---- Excerto

Uma doação de Tereza Siza vai dotar o acervo da Fundação de Serralves de cerca de 200 desenhos que marcam o início do percurso do arquitecto Álvaro Siza na arte, ainda durante a infância e adolescência.

O contrato de depósito assinado na segunda-feira entre a irmã do arquitecto, guardiã do acervo, e a Fundação de Serralves junta aproximadamente duas centenas de obras nunca antes divulgadas de desenho e aguarela dos finais da década de 1940 e da década de 1950. A colecção junta-se a um espólio de 40 projectos e mais de 50 mil documentos que incluía já 6500 desenhos de Siza.

O arquitecto foi responsável pelo projecto do Museu, pela reabilitação da Casa de Serralves, pela Casa do Cinema Manoel de Oliveira e, mais recentemente, pela Casa dos Jardineiros daquela fundação.

--------

** Exercícios propostos **
1. De que período datam os desenhos e as aguarelas doados, segundo o excerto?
2. Indique se cada afirmação está de acordo com o excerto: (a) a doação reúne cerca de 200 desenhos; (b) o contrato de depósito foi assinado numa sexta-feira; (c) Álvaro Siza foi responsável pela Casa dos Jardineiros da fundação.
Baseie-se unicamente no excerto.

---- Registos extraídos

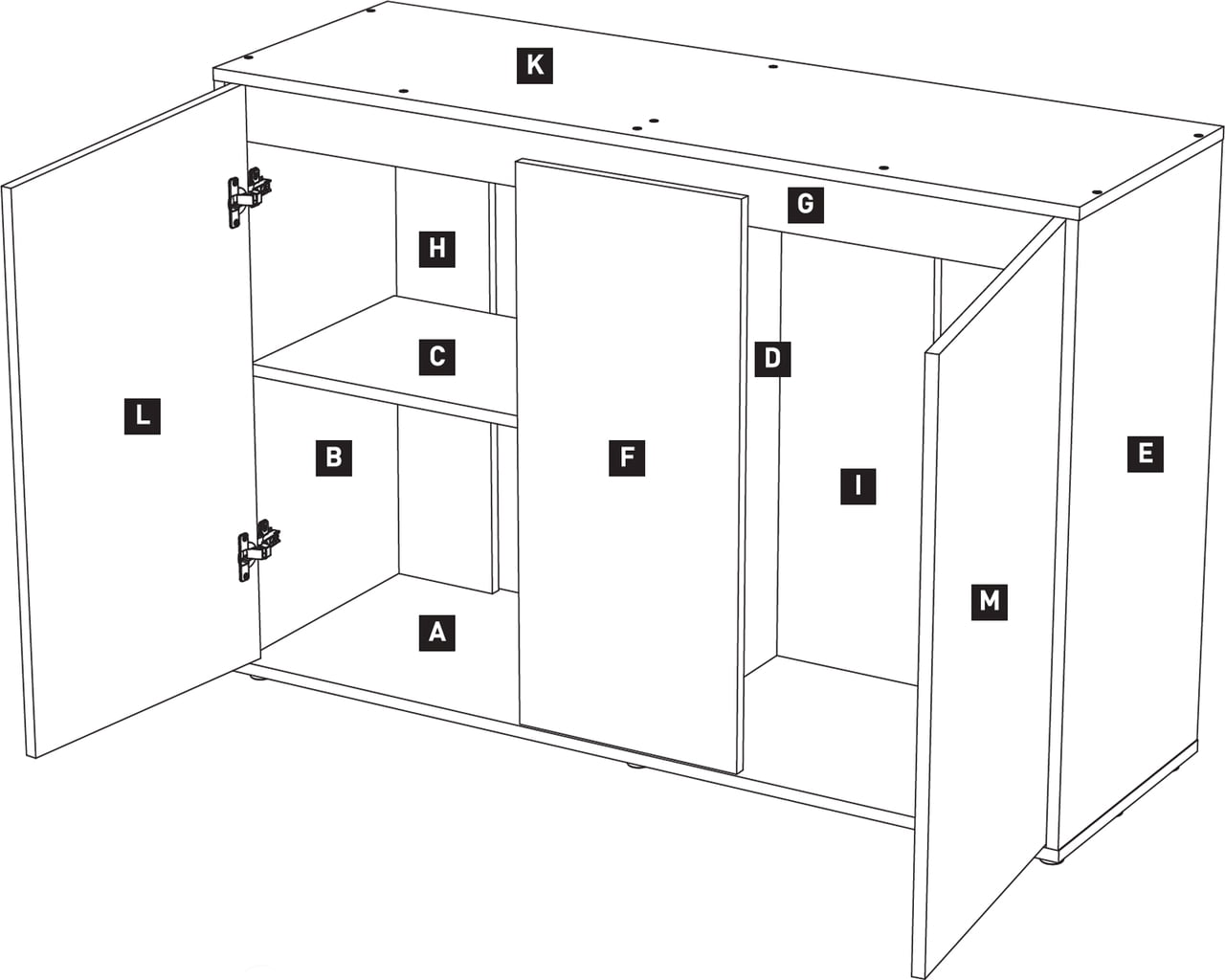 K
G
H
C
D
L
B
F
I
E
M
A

--------
---- Registos extraídos

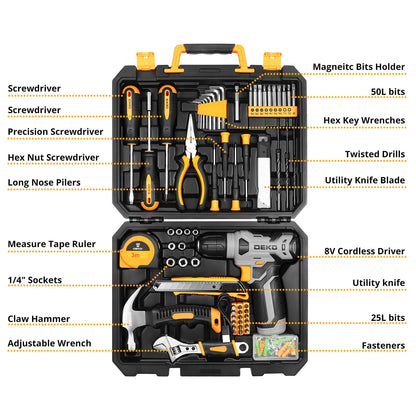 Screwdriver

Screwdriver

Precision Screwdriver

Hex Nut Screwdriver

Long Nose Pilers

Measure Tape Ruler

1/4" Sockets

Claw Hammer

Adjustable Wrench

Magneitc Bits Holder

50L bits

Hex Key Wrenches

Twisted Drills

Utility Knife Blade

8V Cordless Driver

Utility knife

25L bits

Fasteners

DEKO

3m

--------

** Respostas **
1. Datam dos finais da década de 1940 e da década de 1950.

2.
(a) Sim: "cerca de 200 desenhos".
(b) Não: "assinado na segunda-feira".
(c) Sim: "mais recentemente, pela Casa dos Jardineiros daquela fundação".